**GIVEN PROBLEM**
Can you rename "rock cliff" to "stone cliff" in the lines from the line with "Looking at the choices" to the line with "4. the white dress at pixel 112 128", giving back only those lines with nothing else changed?

*** RECORDS PROVIDED

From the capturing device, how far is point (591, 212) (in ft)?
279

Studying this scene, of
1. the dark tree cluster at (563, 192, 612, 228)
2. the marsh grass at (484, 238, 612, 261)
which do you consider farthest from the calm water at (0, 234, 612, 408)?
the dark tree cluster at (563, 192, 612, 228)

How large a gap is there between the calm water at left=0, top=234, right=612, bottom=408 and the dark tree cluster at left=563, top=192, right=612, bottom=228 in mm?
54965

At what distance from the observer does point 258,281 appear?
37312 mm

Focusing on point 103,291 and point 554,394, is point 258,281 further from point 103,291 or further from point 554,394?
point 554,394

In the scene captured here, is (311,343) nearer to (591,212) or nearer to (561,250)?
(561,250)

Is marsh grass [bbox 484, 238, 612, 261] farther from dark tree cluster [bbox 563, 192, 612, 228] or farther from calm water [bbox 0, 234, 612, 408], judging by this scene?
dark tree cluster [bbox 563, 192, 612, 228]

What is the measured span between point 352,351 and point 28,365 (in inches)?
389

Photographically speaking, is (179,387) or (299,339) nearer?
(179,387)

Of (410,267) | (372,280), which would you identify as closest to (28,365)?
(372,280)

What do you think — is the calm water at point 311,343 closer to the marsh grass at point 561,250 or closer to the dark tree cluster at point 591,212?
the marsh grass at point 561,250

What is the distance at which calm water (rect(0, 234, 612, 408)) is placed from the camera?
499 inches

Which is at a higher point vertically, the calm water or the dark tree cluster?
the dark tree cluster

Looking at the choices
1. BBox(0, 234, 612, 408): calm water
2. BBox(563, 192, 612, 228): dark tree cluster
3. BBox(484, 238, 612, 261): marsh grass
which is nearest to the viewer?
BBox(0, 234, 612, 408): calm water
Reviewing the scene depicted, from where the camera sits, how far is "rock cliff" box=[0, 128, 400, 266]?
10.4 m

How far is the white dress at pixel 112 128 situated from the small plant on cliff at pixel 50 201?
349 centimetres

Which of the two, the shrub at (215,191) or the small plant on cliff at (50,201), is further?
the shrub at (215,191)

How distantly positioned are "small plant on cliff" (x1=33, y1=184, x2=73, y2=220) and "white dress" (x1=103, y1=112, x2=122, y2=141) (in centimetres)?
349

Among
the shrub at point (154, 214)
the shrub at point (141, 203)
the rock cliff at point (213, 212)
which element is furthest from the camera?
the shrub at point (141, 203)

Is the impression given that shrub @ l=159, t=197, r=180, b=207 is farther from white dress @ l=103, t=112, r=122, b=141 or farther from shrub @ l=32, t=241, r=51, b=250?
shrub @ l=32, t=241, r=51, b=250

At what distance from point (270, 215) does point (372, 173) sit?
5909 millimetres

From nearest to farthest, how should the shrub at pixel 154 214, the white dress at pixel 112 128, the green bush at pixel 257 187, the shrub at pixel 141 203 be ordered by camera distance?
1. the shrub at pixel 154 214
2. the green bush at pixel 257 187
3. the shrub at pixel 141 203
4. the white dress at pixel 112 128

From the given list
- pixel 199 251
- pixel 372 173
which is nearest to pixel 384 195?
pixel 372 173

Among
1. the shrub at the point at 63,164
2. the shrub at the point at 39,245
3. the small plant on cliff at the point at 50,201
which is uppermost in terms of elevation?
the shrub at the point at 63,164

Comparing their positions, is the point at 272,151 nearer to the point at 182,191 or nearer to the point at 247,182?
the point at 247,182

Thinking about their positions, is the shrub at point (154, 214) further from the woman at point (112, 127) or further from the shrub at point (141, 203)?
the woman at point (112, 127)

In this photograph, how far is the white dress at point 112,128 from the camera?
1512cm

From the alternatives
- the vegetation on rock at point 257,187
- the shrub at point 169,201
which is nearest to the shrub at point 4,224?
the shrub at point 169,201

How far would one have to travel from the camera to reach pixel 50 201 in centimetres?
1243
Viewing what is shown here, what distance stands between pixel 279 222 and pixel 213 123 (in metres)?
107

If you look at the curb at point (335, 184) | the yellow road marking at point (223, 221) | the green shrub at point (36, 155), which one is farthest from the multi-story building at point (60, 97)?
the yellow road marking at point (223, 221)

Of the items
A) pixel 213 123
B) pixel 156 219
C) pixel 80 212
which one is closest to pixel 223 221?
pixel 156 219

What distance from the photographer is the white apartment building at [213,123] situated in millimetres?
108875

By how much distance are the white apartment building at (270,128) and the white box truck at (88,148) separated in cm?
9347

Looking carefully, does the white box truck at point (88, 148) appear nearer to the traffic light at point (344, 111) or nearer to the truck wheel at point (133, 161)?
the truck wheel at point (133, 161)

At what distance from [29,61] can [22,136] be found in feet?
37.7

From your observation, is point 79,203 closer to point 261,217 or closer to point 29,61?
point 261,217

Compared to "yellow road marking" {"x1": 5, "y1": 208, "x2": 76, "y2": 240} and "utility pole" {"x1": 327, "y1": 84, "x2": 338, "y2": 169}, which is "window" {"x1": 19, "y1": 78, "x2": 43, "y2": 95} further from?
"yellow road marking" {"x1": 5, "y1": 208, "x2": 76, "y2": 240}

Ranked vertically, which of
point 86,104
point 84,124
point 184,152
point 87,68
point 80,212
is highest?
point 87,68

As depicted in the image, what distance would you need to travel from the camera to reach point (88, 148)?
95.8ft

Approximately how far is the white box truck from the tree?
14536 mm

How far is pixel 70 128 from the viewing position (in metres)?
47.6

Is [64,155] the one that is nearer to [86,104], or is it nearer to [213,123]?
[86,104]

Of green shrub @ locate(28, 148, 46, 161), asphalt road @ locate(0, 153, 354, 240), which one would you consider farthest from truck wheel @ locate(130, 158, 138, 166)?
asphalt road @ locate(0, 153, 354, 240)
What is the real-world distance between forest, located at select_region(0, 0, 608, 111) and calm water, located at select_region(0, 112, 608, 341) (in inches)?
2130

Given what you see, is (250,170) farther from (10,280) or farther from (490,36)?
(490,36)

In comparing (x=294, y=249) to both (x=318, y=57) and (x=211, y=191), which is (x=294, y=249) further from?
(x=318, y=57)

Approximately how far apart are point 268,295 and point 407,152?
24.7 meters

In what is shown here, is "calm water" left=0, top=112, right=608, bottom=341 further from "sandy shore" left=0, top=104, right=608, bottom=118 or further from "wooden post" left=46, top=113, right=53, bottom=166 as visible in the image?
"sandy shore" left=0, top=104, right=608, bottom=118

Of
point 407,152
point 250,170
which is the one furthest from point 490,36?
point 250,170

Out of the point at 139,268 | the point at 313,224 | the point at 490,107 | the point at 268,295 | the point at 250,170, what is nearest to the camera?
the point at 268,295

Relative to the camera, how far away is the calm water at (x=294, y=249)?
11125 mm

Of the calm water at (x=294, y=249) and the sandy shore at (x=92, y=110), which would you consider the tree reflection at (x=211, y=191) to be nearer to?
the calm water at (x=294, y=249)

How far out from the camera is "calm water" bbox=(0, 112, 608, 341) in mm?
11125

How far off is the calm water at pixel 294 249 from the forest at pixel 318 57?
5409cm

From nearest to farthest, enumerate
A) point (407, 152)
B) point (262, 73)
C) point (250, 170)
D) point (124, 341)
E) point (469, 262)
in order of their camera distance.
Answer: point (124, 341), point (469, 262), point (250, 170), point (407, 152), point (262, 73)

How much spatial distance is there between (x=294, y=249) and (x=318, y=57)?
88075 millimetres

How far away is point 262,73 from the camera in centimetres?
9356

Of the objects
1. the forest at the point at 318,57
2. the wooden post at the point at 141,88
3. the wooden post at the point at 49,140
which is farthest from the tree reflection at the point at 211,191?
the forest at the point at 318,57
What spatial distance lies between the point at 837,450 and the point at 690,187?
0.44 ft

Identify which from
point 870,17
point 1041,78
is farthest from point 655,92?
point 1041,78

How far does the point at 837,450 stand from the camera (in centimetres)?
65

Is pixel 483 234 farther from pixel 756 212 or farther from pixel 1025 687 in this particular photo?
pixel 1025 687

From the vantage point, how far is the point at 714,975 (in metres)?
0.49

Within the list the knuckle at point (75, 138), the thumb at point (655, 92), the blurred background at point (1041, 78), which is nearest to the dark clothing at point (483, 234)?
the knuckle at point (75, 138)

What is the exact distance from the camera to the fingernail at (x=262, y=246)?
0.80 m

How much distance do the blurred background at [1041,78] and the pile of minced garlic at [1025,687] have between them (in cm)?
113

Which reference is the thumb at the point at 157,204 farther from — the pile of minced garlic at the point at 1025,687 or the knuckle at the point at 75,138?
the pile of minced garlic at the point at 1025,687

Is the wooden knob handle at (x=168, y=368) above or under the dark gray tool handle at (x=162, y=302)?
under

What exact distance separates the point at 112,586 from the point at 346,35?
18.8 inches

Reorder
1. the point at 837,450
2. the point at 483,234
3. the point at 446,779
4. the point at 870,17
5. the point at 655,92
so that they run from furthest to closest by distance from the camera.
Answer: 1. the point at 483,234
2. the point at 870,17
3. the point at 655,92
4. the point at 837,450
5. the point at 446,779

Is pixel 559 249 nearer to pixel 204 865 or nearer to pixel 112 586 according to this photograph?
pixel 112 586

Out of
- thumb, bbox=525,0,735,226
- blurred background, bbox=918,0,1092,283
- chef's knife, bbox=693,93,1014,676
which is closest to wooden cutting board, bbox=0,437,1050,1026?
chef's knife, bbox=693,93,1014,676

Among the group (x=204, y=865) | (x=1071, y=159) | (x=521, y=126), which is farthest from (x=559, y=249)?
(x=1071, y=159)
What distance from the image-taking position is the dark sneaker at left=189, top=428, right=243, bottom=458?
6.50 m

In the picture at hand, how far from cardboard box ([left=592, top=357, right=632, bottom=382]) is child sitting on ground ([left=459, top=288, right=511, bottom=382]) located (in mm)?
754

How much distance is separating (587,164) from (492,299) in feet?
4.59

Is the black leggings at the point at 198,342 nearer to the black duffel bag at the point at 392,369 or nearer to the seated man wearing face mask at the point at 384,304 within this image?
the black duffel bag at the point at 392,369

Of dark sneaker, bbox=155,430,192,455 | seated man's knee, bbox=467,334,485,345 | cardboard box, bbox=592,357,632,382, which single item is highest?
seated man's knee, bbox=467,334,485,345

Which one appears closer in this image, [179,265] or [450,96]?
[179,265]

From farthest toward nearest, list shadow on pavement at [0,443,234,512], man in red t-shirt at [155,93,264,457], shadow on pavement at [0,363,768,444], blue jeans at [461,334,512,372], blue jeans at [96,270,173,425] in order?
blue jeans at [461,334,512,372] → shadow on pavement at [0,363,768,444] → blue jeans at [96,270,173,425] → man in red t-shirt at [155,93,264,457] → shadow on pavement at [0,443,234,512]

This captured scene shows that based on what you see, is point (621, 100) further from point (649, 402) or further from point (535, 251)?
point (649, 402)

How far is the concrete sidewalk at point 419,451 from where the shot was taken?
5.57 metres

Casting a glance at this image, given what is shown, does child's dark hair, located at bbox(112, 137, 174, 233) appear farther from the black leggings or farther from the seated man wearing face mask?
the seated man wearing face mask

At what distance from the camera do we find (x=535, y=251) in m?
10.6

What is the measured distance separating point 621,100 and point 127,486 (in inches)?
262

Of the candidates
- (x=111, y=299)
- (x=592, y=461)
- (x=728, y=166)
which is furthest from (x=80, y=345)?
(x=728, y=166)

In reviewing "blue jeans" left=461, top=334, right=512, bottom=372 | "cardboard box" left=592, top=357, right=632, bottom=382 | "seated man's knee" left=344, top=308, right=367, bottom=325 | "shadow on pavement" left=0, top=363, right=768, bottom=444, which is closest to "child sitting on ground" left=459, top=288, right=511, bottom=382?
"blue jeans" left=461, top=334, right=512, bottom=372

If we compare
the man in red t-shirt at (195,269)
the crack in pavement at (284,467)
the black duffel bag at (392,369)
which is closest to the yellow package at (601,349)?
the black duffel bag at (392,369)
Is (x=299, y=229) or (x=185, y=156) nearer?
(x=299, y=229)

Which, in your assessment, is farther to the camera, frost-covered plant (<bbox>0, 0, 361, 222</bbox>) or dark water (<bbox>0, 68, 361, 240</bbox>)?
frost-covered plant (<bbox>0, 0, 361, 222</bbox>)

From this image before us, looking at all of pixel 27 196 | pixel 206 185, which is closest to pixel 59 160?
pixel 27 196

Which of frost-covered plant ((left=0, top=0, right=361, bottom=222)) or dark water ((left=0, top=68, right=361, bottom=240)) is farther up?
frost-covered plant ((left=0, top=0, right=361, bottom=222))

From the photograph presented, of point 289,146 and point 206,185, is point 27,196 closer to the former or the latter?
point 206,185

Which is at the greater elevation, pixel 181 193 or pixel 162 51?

******

**THE ANSWER**
Looking at the choices
1. BBox(0, 234, 612, 408): calm water
2. BBox(563, 192, 612, 228): dark tree cluster
3. BBox(484, 238, 612, 261): marsh grass
which is nearest to the viewer?
BBox(0, 234, 612, 408): calm water
Reviewing the scene depicted, from where the camera sits, how far is "stone cliff" box=[0, 128, 400, 266]?
10.4 m

How far is the white dress at pixel 112 128 situated from the small plant on cliff at pixel 50 201?
349 centimetres

Which of the two, the shrub at (215,191) or the small plant on cliff at (50,201), is further?
the shrub at (215,191)

How distantly positioned are "small plant on cliff" (x1=33, y1=184, x2=73, y2=220) and "white dress" (x1=103, y1=112, x2=122, y2=141) (in centimetres)?
349

Among
the shrub at point (154, 214)
the shrub at point (141, 203)
the stone cliff at point (213, 212)
which element is furthest from the camera?
the shrub at point (141, 203)

Is the impression given that shrub @ l=159, t=197, r=180, b=207 is farther from white dress @ l=103, t=112, r=122, b=141 or farther from shrub @ l=32, t=241, r=51, b=250?
shrub @ l=32, t=241, r=51, b=250

At what distance from point (270, 215) does point (372, 173) sit?
5909 millimetres

From nearest to farthest, how should the shrub at pixel 154 214, the white dress at pixel 112 128, the green bush at pixel 257 187, the shrub at pixel 141 203 be ordered by camera distance?
1. the shrub at pixel 154 214
2. the green bush at pixel 257 187
3. the shrub at pixel 141 203
4. the white dress at pixel 112 128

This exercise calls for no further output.